38. An operating system for an electric power generating plant using a combustion heating process to produce steam, the system comprising:
a distributed control system for controlling operation of system devices of the electric power generating plant;
a combustion optimization system, in communication with the distributed control system, for optimizing the combustion heating process by determining optimized control values, said optimized control values output to the distributed control system; and
a performance calculation system, in communication with the combustion optimization system, for determining an efficiency reference index indicative of the efficiency of the combustion heating process, said performance calculation system including:
means for receiving input data associated with controllable input parameters of electric power generating plant, wherein said controllable input parameters are parameters that are controlled by at least one of (1) an operator of the combustion heating process and (2) a computer control system;
means for determining a plurality of controllable loss components using the input data associated with the controllable input parameters, said controllable loss components determined in accordance with said received input data; and
means for determining an efficiency reference index by summing said plurality of controllable loss components; and
means for outputting the determined efficiency reference index to the combustion optimization system, wherein the combustion optimization system uses the efficiency reference index in determining the optimized control values.
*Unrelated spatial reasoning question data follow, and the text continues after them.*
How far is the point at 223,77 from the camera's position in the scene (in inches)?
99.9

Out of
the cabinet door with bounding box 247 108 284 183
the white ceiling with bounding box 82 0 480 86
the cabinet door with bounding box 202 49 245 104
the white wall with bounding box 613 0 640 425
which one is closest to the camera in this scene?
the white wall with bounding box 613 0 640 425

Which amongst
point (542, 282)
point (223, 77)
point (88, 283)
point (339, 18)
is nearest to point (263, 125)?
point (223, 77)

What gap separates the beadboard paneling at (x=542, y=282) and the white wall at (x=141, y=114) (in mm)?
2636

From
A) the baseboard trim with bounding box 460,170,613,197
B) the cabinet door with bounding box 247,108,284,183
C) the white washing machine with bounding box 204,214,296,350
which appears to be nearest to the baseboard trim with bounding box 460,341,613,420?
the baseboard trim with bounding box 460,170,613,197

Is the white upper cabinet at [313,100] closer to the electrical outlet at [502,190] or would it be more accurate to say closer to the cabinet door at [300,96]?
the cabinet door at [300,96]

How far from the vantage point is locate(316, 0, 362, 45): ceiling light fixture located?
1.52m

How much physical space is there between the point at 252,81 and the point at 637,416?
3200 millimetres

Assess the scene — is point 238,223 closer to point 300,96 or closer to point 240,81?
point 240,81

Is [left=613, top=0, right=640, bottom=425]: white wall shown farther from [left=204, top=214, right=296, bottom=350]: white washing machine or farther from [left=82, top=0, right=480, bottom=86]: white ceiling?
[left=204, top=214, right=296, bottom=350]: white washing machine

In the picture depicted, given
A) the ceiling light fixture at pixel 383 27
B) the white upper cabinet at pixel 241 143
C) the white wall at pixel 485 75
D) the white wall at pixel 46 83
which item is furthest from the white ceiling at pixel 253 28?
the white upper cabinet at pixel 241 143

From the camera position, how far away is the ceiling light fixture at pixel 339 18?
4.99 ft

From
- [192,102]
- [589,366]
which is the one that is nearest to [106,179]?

2. A system according to claim 1, wherein said input data associated with the controllable input parameters is selected from the group consisting of:
% carbon in fuel, % hydrogen in fuel, % oxygen in fuel, % nitrogen in fuel, % sulfur in fuel, % ash in fuel, % water in fuel, carbon in bottom ash (percent), fly ash in total ash (percent), carbon in fly ash (percent), measured O2 (percent), O2 measurement as wet or dry basis, absolute humidity, air preheater flue gas outlet temperature, ambient temperature, higher heating value, gross mw, fuel flow, max gross load, desired superheat temperature, actual superheat temperature, desired reheat temperature, actual reheat temperature, baseline heat rate, maximum steam flow, superheat steam flow, superheat spray flow, reheat spray flow, total mill amperage, mill volts, total forced draft fan amperage, forced draft fan volts, total induced draft fan amperage, and induced draft fan volts.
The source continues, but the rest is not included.